**Source passage:**
Start of Block

# Is FreeBSD good for me?



## userfan7 (Dec 13, 2013)

I want to make a distribution for home users. This means that will be a distribution easy to use, light and fast. Users will use this to surf the web, watch movies, play some games and the classic activities. The problem is: *I* read that Freebsd FreeBSD has driver problems, and some of the most popular (Intel/ATI) are incompatible. So what you suggest? Can this be good or not?


----------



## DutchDaemon (Dec 13, 2013)

There's PC-BSD, GhostBSD. Why reinvent the wheel and fragment FreeBSD further? Join the PC-BSD pool and work with them. And what is your background? It doesn't sound like you have ever developed anything using FreeBSD if you have to ask this question.


----------



## userfan7 (Dec 13, 2013)

End of Block

**Dataset extract:**
Start of Block

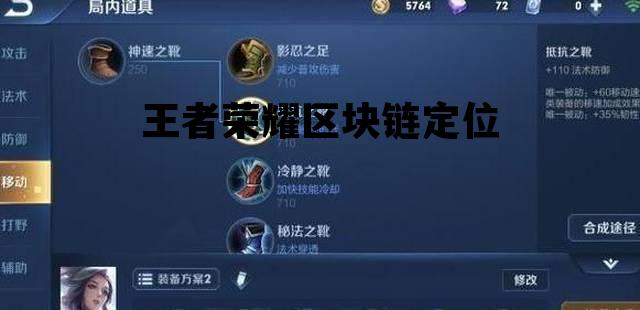 王者荣耀区块链定位是什么_王者荣耀区块链定位 王者荣耀区块链定位是什么_王者荣耀区块链定位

End of Block

**Parts of the exercise:**
**1.** In the forum thread about FreeBSD, which two existing projects does DutchDaemon name?
**2.** From the forum thread about FreeBSD, reproduce the passage starting with "I want to make" and going on through "good or not?".

**Numbered responses:**
**1.** PC-BSD and GhostBSD.

**2.**
I want to make a distribution for home users. This means that will be a distribution easy to use, light and fast. Users will use this to surf the web, watch movies, play some games and the classic activities. The problem is: *I* read that Freebsd FreeBSD has driver problems, and some of the most popular (Intel/ATI) are incompatible. So what you suggest? Can this be good or not?